En este artículo, dedicaré algunas reflexiones a explorar el asunto de la calidad de los productos en el Valle Calchaquí, y en especial a los que están consagrados en los grandes mercados urbanos de La Argentina, es decir,  vinos, quesos, ajíes molidos y pimentones... también agregaré unos párrafos a mi obsesión, el charqui.
La fama de los vinos del valle Calchaquí atraviesa el mercado de Buenos Aires y llega a muchos rincones del mundo. Hay un sector de consumidores, entre los que me incluyo, que profesamos un amor casi insano por estos  caldos. Hemos vivido años buscando en non plus ultra del torrontés, vino único sobre la faz de la tierra, y también de sus tintos salvajes, pero entrañables. “Vino salteño, macho sin dueño” dice Horacio Guaraní(3), y razón no le falta. Somos una cofradía de amantes de la tierra, la poesía y los vinos de Salta. Pero no estamos solos. Los expertos en apreciación sensorial han descubierto la ubicuidad del torrontés como gran acompañante de las más diversas culinarias, desde la cocina regional salteña hasta las más exquisitas variantes del sushi oriental. Es una oportunidad para los vinos salteños que la tarea de estos profesionales, hayan trasladado el gusto subjetivo a la objetividad fundada de sus asertos.

[Listado de datos]

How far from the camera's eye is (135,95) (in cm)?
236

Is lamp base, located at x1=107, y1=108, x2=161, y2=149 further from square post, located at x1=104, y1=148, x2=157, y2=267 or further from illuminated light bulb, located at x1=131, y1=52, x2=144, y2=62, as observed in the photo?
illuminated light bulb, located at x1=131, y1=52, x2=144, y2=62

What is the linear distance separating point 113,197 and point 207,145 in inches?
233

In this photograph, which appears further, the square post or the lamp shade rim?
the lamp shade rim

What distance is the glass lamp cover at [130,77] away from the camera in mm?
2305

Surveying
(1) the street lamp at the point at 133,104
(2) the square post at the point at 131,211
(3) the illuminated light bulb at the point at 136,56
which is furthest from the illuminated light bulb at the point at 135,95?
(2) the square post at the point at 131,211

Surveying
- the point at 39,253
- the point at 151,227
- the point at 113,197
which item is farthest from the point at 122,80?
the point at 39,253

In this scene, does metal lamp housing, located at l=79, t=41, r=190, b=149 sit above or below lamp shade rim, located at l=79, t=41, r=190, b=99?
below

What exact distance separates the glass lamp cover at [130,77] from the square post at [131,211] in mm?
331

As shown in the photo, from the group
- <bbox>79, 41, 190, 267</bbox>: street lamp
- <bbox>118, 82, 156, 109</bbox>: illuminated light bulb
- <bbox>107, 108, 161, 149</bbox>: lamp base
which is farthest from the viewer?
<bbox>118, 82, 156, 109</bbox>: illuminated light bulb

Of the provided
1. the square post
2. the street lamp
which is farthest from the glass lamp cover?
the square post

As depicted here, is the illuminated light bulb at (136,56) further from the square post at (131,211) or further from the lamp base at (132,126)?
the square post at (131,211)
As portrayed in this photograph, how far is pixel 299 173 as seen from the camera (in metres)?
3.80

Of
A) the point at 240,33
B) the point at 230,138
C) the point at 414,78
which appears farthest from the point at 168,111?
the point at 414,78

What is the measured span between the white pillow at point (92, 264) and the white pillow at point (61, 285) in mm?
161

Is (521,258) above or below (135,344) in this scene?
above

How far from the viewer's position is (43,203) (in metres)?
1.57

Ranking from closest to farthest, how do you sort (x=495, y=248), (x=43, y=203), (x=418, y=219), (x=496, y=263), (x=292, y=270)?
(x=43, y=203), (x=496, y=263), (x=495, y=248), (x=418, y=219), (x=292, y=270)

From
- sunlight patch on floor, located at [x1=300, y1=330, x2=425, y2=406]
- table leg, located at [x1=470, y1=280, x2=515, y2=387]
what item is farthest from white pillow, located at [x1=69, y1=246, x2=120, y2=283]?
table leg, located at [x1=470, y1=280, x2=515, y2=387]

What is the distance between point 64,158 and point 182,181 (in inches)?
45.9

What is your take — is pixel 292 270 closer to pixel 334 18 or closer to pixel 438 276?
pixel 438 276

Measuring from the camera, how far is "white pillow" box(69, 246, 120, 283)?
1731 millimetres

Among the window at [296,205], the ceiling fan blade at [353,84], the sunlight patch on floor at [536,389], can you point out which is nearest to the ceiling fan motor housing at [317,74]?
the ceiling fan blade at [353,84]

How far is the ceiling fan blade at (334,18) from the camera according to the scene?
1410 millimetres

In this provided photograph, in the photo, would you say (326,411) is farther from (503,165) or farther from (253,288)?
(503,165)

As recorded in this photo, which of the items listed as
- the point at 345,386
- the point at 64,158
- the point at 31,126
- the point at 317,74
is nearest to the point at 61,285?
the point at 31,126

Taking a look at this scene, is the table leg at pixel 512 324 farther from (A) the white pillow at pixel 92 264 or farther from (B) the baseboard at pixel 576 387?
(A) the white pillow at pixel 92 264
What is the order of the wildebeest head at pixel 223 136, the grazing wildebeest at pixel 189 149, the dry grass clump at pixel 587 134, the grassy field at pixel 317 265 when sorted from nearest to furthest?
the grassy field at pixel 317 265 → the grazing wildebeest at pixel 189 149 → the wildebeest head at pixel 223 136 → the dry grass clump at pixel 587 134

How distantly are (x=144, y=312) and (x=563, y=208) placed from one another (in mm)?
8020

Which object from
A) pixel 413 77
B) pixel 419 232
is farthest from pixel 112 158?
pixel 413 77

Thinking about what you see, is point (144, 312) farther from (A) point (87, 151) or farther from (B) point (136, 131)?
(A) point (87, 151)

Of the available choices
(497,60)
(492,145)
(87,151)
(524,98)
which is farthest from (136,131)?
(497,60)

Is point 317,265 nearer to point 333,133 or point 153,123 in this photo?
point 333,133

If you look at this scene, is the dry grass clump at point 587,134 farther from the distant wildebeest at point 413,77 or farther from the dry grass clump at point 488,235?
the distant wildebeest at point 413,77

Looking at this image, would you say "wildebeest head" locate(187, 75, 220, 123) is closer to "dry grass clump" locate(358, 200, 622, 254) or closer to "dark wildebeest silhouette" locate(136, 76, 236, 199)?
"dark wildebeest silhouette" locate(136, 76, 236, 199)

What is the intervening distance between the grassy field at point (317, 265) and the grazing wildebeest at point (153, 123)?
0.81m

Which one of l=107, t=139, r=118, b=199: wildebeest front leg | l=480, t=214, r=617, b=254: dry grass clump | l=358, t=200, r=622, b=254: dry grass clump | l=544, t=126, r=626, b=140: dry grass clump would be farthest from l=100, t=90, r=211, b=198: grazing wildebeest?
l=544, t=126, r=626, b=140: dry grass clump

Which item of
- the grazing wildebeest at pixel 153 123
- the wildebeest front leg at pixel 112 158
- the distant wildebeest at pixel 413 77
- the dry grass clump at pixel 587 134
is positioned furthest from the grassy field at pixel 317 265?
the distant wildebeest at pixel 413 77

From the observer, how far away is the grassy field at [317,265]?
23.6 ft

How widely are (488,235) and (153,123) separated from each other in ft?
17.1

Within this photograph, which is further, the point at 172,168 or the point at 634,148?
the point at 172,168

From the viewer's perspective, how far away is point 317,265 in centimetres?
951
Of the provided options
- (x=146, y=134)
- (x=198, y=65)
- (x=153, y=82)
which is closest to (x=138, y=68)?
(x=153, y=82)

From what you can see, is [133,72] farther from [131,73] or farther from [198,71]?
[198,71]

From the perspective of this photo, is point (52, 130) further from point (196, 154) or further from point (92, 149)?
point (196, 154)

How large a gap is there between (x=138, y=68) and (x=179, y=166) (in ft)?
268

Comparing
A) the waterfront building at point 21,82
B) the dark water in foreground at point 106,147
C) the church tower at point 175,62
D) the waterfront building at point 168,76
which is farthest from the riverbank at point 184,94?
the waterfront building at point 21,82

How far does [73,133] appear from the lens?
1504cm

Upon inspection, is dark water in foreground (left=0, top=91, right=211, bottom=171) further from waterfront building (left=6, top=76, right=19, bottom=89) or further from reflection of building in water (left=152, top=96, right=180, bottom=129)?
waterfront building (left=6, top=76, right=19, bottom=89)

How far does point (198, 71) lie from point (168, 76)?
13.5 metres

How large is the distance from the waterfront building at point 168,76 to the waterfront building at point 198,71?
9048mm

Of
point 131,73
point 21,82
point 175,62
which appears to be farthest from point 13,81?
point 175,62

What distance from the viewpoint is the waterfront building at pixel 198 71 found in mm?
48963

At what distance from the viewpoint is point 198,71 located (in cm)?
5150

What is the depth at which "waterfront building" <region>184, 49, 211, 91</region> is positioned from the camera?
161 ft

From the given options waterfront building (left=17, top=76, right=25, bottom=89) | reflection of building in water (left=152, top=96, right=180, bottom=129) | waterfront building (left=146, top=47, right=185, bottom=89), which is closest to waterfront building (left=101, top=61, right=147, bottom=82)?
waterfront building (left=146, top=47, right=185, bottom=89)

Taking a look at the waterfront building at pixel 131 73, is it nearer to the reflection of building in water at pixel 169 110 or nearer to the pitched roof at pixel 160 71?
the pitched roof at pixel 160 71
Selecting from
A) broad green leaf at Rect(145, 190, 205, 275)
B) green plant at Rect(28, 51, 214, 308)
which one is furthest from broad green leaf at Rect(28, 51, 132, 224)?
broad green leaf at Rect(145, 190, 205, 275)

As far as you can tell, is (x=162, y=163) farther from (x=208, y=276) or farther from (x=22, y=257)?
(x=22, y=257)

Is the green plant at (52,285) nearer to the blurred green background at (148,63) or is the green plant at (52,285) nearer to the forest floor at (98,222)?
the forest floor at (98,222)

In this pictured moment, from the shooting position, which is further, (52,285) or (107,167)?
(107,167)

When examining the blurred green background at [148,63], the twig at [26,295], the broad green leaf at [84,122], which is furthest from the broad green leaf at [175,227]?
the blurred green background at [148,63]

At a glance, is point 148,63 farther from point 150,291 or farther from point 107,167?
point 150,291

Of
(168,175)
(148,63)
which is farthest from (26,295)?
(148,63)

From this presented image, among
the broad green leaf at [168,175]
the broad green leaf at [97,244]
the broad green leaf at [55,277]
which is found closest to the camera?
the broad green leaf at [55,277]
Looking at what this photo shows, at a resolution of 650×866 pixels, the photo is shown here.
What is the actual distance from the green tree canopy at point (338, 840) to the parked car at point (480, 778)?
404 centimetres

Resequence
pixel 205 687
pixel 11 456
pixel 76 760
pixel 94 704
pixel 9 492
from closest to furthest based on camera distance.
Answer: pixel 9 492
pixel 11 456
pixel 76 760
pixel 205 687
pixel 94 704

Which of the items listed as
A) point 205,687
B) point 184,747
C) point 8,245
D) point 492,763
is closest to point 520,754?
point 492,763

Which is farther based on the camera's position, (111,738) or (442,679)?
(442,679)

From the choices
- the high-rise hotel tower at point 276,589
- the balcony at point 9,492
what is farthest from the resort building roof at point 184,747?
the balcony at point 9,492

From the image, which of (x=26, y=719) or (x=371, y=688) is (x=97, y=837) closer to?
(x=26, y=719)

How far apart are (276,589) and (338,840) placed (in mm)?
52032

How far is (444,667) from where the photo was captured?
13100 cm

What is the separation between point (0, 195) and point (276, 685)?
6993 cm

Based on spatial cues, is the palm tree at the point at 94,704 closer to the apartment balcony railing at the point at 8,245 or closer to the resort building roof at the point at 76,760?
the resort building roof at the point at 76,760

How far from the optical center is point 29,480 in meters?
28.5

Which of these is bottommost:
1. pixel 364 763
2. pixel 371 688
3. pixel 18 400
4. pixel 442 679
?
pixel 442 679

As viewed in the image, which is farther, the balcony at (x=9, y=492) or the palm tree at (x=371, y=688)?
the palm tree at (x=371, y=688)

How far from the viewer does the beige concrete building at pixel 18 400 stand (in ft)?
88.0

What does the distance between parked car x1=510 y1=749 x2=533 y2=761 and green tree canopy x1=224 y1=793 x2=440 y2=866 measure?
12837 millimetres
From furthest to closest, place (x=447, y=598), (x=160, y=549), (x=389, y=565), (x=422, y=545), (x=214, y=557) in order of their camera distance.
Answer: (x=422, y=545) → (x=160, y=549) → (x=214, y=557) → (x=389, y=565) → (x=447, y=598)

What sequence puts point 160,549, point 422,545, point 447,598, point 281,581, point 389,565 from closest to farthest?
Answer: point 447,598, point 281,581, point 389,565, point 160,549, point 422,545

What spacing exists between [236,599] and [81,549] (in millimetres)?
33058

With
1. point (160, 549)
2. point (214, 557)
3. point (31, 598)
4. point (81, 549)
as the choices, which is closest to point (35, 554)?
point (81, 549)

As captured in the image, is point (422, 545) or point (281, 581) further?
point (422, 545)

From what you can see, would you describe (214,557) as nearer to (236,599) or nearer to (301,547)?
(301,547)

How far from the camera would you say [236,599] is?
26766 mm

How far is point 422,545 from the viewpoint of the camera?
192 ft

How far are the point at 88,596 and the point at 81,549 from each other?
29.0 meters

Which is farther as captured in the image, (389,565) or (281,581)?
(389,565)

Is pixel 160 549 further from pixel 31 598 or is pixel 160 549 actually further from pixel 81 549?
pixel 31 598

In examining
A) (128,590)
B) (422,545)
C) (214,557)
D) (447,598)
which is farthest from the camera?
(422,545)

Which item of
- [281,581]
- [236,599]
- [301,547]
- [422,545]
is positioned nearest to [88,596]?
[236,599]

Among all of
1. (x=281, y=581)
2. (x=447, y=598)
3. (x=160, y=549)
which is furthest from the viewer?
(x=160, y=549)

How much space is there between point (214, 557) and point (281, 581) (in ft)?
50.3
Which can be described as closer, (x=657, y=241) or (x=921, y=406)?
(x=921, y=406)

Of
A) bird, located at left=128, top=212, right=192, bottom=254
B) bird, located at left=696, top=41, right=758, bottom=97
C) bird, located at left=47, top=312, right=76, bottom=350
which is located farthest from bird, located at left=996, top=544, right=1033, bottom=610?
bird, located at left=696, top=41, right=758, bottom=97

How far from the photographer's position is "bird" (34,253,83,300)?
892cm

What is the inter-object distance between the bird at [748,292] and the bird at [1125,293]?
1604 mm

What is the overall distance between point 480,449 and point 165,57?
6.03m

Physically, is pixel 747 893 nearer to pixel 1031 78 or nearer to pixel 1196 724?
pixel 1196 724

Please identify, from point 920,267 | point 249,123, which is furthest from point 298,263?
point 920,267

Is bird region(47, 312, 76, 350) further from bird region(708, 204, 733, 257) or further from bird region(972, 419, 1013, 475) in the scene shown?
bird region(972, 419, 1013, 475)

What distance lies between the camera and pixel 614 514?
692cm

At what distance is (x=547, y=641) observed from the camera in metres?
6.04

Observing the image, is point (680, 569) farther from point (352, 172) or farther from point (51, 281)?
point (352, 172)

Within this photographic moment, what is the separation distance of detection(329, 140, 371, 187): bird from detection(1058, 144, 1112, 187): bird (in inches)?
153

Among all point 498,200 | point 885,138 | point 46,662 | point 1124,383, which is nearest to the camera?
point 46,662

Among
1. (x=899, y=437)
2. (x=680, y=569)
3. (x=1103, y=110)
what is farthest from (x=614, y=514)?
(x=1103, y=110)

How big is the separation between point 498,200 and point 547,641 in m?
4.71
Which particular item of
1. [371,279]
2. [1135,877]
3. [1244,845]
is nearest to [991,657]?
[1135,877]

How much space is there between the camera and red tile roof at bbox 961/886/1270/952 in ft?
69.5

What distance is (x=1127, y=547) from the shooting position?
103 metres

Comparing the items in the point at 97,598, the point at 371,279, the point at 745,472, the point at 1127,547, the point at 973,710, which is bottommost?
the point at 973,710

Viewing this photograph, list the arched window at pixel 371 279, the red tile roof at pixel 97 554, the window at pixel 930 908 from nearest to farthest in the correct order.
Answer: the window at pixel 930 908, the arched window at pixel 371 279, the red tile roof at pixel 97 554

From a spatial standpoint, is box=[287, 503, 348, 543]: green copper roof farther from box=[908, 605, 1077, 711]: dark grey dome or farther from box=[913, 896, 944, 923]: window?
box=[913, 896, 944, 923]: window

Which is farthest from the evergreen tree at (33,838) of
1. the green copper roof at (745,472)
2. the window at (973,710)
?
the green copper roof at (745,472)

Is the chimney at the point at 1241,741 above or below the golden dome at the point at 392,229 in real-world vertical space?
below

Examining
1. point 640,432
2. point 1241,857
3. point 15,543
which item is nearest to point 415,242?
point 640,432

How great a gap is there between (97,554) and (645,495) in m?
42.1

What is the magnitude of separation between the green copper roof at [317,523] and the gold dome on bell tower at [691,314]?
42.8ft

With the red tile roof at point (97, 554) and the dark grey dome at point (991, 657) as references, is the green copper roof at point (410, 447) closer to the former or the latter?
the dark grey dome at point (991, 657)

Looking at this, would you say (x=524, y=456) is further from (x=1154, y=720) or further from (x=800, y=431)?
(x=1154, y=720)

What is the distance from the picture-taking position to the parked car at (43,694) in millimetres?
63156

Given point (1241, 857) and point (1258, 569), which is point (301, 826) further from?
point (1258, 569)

**Completa lo siguiente**.
1 > Según el texto sobre los productos del Valle Calchaquí, ¿por qué afirma el autor que los amantes de los vinos de Salta "no estamos solos"? Responde en una a tres oraciones.
2 > Escribe la continuación del texto sobre los productos del Valle Calchaquí a partir de su última oración.

**Respuestas por tarea**.
1 > Porque los expertos en apreciación sensorial han descubierto la ubicuidad del torrontés como gran acompañante de las más diversas culinarias, desde la cocina regional salteña hasta las variantes del sushi oriental. Así, el gusto subjetivo de esos aficionados encuentra respaldo en la opinión fundada de profesionales.

2 >
Con todo, en Buenos Aires, aún tenemos una visión limitada de los vinos del Valle. Limitada a Cafayate y, más recientemente, a Molinos y su entorno territorial. Pero los vinos del Valle reconocen un recorrido muy amplio en la Provincia de Salta desde Payogasta hasta Tolombón. Además, el Valle se extiende hacia el sur, cruzando las fronteras provinciales. De este modo, encontramos muy buenos vinos en Colalao del Valle (Provincia de Tucumán) y Santa María de Yocavil (Provincia de Catamarca). Los tintos de San Pedro de Yacochuya y Finca Humanao estaban entre mis vinos favoritos hasta el viaje que hicimos con Haydée al Valle en octubre de 2014. Agrego, ahora, los tintos de Viñas de Payogasta y los blancos de Chico Zozzi de Colalao del Valle.  
Llegamos hasta el Valle Calchaquí a través de la bellísima ciudad de Tafí del Valle. Tenía un registro difuso acerca de la existencia de un queso típico del lugar. Conocía el relato legendario de una creación de los jesuitas en la misión que allí fundaron en el siglo XVII y de la conservación de su receta en secreto por una serie de familias locales. Nunca había probado ese queso, ni tenía idea del estado actual de su elaboración. Por fortuna, pudimos adquirir una horma que trajimos a Buenos Aires. Aún ignoro dónde se puede conseguir este queso en nuestra ciudad, pero valdría la pena que pudiéramos acceder a él.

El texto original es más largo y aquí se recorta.